Presenting our round-up of some of the newest and most exciting members to join PRS for Music in the latest quarter, including BBC Sound 2019 winner Octavian and forthcoming PRS Presents performers Black Midi…
BBC Sound 2019 winner Octavian is a French-British rapper who effortlessly combines grime, pop, house and drill.
He earnt a scholarship to the BRIT school at 14, and his distinctive, raspy rhymes, unusual flow and fluid approach to genre set him apart from his contemporaries, as did his primary inspirations, Bon Iver and James Blake.
His first mixtape, 22, was released in 2016 and the following year he put out the Essie World EP.
In January 2018 Octavian received the starry endorsement of Drake, who appeared in an Instagram video singing along to his track Party Here.
Octavian released his second mixtape, Spaceman, in late 2018 and by January this year he had taken the 2019 BBC Sound of 2019 award.
Housewives are a London-based, genre-defying, five-piece band who since forming in 2013 have become a respected participant of the city’s underground scene.
Their first full-length release appeared in 2015, and Work was a brutal introduction into the punishing monochrome textures and relentless repetition of their music.
This unyielding poise was extended with the release of their 2017 LP FF061116, which pitched them somewhere between the starkly progressive industrial noise-rock of This Heat and the vicious post-punk of The Birthday Party.

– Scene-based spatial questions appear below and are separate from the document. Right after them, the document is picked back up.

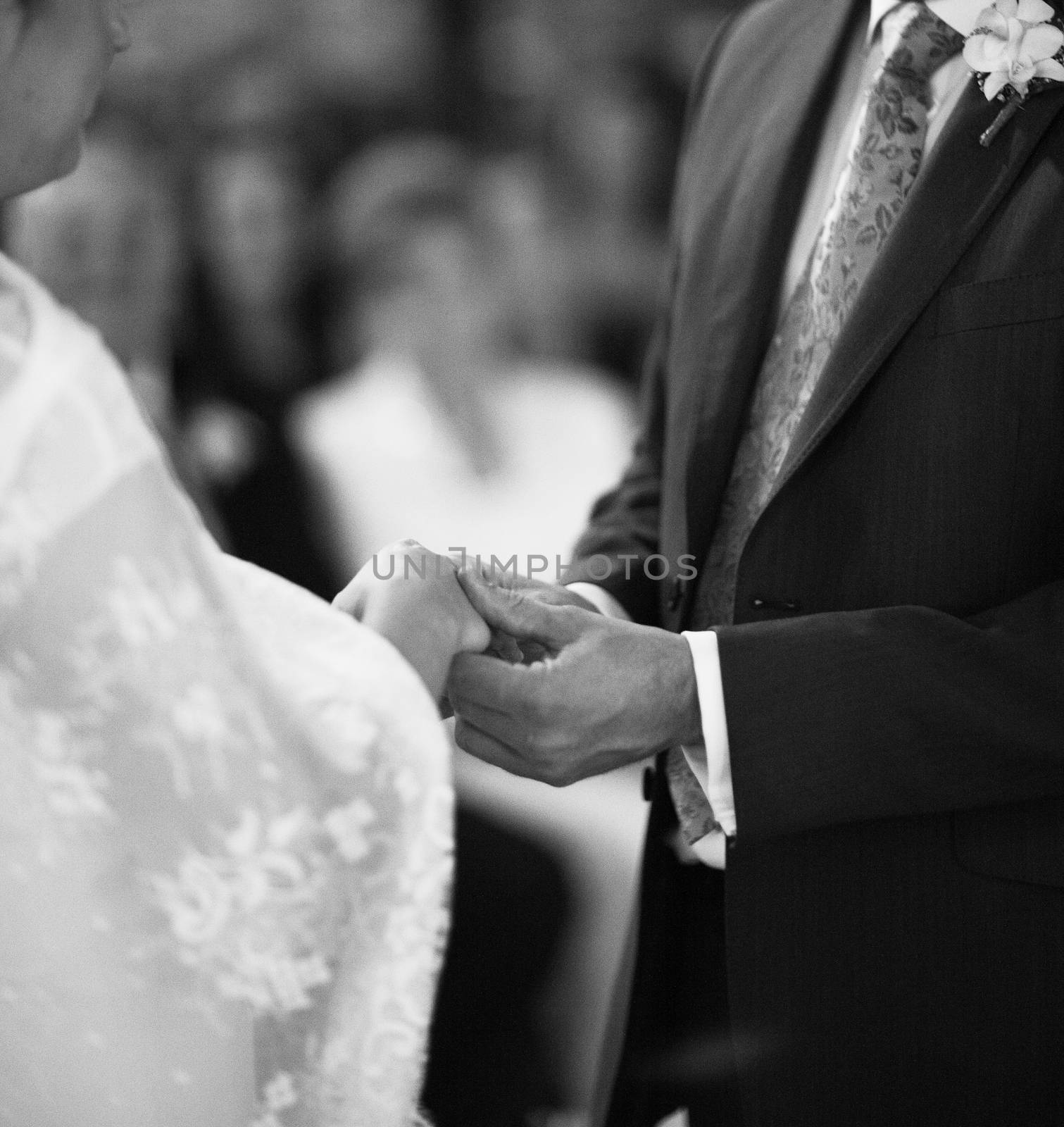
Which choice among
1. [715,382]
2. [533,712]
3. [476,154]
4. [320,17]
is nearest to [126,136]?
[320,17]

In a bold move, they traded guitars for MIDI equipment for their next release, and although the computer-generated sounds of Twilight Splendour offer softer edges, their experimental spirit is intact.
Talking to M, the band explained that the new record deals with, ‘The confusion of spending so much of your headspace within an alternative reality.’
Mysterious Croydon-based four-piece who create precociously executed math/noise-rock.
With just one studio-recorded song under their belts, the elusive Croydon quartet have caused quite a stir via their intense live shows and a uniquely progressive take on guitar music.
The four-piece formed after graduating from Brit School in 2017 and, in contrast to the more mainstream acts that institution has produced, the band cultivated an angular and experimental sound indebted to post-punk.
Black Midi soon became regulars at Brixton’s the Windmill, but largely shunned social media and conducted hardly any interviews.
Nevertheless, the mystery surrounding the group fed into the buzz, and in 2018 they performed a live session for NTS at Flesh & Bone Studios in Hackney.
Later that year they put out their debut single bmbmbm via producer Dan Carey’s Speedy Wunderground label and played a winning secret set at End of the Road festival in Dorset.
So far in 2019 the band became one of the breakout acts at SXSW and they’ve released the head-turning single Crows Perch. Next up, they perform at PRS Presents at the Streatham offices in April.
Jenn Kirby is a composer and music technologist working across acoustic and electronic soundworlds.
Alongside her work as the Programme Director for BA Music Performance and Production at the University of Wales Trinity Saint David, where she teaches composition and music technology, she composes and performs multidisciplinary music.
Her output includes electroacoustic music, sound art, noise music, contemporary instrumental composition, solo live electronics, and laptop orchestra performance.
In addition to composing and performing, she also develops software and re-purposes controllers as musical interfaces for theatrical performance.
Jenn is supported by PRS Foudnation’s Women Make Music.
Italian Berlin-based electronic composer who builds complex, polyrhythmic pieces with modular synths.
Since releasing her breakthrough album Patterns of Consciousness in 2017, she has crafted a unique sound built on her love of minimalism and repetition, an interest in machine learning, and the psycho-physical effect on the listener.
Last year she released the follow-up LP Born Again in the Voltage, which expanded her modular synth experimentations to include voice, cello, and drone influences.
Her music consistently undermines the tech fetishisation of her methods to reach an emotional pitch shared with contemporary modular pioneers like Kaitlyn Aurelia Smith.